From the Inside Flap:
"It's more humane to face a firing squad than a classroom, humiliated because of illiteracy. One is swift, the other leads to a lifetime of isolation and hardship. Timekeeper is my triumph over letters. Parts of my journey are no longer clear. Forty-eight years later, I have re-imagined events that seem most consistent to my memory. In 1959 ground swept under my feet like a starving man scrambling for his next meal. I'd fled a dysfunctional family in Virginia. I met many people along the way, but no one could compare with Chief in Oklahoma. He filled a void in me and taught me how to join together the many pieces of life. Chief wasn t surprised that I'd crossed the country at the age of fourteen. I was a big kid and had become hardened to the ways of the streets. Right away Chief understood why I didn't fit in. The main thing was, I couldn't read. He looked into my soul and saw the suffering I'd endured in the white man's world. He also saw into my future. Anyone with a lick of sense would ve been frightened of Chief, an old medicine man with strange powers. But after everyone else had given up on me, he saw how I could help myself. At first I thought he was foolish as a fish flopping on a riverbank when he said I should go north to a place he'd visited as a boy. Hell, that was back before we had automobiles. But he said I would go with a great power. I couldn't imagine where the power would come from. I thought it had to be a strong car, a big Buick Road Master. Every boy my age wanted a car. But the old man gave me a name, Timekeeper. I was no longer Johnnyboy, the affectionate name my Mama had called me. But the gift of the new name stayed a mystery for forty-eight years, the time it took me to figure out Chief's predictions. For all those years I've searched for his meaning, and now I know."

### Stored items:
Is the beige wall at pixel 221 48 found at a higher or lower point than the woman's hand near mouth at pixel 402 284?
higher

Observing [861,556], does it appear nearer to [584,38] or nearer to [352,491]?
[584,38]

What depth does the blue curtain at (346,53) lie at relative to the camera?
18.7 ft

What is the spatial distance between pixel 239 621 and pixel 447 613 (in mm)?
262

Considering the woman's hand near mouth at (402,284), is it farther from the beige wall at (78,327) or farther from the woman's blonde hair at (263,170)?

### Task 1:
Answer these questions about the Timekeeper inside-flap text:
(a) In what year did the ground sweep under the narrator's feet?
(b) Which state had the narrator fled?
(c) What affectionate name had the narrator's Mama used?
### Task 2:
Supply a continuation of the Timekeeper inside-flap text, picking up after its final sentence.

### Result 1:
(a) 1959
(b) Virginia
(c) Johnnyboy

### Result 2:
About the Author:
John Atkinson's novella, Mercy Me, was nominated for a Library of Virginia Award in 2001. Other awards include first place fiction at the Chesapeake Bay Writer s Conference. Over the past twelve years, his articles and short stories have appeared in local newspapers and magazines. Three chapters of 'Day of Reckoning' were published in 2005 In Good Company. John is an active member of The Chesapeake Bay Writer's Club, The James River Writers, The Virginia Writer's Club and two bi-monthly critique groups.